___ EXCERPT PROVIDED
2022-01-24 20:49:17 -06:00
2021-11-24 04:59:59 -06:00
2021-11-24 04:59:59 -06:00

omnitrace: application tracing with static/dynamic binary instrumentation

Dependencies

  • DynInst for dynamic or static instrumentation
  • Julia for merging perfetto traces

Installing DynInst

The easiest way to install Dyninst is via spack

git clone https://github.com/spack/spack.git
source ./spack/share/spack/setup-env.sh
spack compiler find
spack external find
spack install dyninst
spack load -r dyninst

Installing Julia

Julia is available via Linux package managers or may be available via a module. Debian-based distributions such as Ubuntu can run (as a super-user):

apt-get install julia

Once Julia is installed, install the necessary packages (this operation only needs to be performed once):

julia -e 'using Pkg; for name in ["JSON", "DataFrames", "Dates", "CSV", "Chain", "PrettyTables"]; Pkg.add(name); end'

Installing omnitrace

OMNITRACE_ROOT=${HOME}/sw/omnitrace
git clone https://github.com/AARInternal/omnitrace-dyninst.git
cmake -B build-omnitrace -DOMNITRACE_USE_MPI=ON -DCMAKE_INSTALL_PREFIX=${OMNITRACE_ROOT} omnitrace-dyninst
cmake --build build-omnitrace --target all --parallel 8
cmake --build build-omnitrace --target install
export PATH=${OMNITRACE_ROOT}/bin:${PATH}
export LD_LIBRARY_PATH=${OMNITRACE_ROOT}/lib64:${OMNITRACE_ROOT}/lib:${LD_LIBRARY_PATH}

Using Omnitrace Executable

omnitrace --help
omnitrace <omnitrace-options> -- <exe-or-library> <exe-options>

Omnitrace Library Environment Settings

Environment Variable Default Value Description
OMNITRACE_USE_PERFETTO false Enable perfetto backend
OMNITRACE_USE_PID true Enable tagging filenames with process identifier (either MPI rank or pid)
______
* **TASKS**
**A)** Using the omnitrace excerpt, answer each question, one per line, marked (i), (ii), (iii):
(i) What is Julia used for?
(ii) What is the default value of OMNITRACE_USE_PERFETTO?
(iii) What number follows --parallel in the build command?
**B)** Say whether each statement agrees with the omnitrace excerpt. Answer yes or no, and quote the words that decide it.
(i) Spack is described as the easiest way to install Dyninst.
(ii) The Julia package installation has to be repeated before each use.
(iii) OMNITRACE_USE_PID is off by default.
___ STORED DATA
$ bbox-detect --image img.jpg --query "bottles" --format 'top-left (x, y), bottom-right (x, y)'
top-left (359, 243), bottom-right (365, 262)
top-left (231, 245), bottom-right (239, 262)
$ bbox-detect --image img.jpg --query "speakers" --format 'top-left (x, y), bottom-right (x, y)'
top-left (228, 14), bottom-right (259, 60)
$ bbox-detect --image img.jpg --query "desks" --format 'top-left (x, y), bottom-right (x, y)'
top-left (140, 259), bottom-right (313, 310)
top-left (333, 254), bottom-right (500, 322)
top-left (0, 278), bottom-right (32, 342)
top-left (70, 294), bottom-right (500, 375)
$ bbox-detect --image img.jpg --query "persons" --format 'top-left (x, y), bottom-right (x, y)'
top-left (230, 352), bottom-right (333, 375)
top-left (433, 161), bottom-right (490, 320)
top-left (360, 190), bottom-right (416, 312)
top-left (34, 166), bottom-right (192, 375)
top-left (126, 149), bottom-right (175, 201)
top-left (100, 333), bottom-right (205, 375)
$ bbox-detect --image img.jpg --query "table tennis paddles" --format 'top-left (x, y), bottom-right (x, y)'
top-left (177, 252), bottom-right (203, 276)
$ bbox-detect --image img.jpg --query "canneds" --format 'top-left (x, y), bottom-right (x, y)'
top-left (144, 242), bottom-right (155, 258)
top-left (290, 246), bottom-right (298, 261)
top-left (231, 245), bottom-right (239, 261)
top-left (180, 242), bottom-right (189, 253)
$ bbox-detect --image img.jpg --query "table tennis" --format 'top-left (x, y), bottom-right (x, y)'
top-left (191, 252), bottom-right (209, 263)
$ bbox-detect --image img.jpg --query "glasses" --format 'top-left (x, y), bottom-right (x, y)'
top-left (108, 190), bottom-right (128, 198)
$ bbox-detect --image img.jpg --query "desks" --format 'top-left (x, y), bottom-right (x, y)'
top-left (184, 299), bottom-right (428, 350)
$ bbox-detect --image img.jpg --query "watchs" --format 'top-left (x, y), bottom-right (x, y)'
______
* **FULL ANSWERS**
**A)**
(i) Merging perfetto traces
(ii) false
(iii) 8

**B)**
(i) Yes: "The easiest way to install Dyninst is via spack"
(ii) No: "this operation only needs to be performed once"
(iii) No: "OMNITRACE_USE_PID true"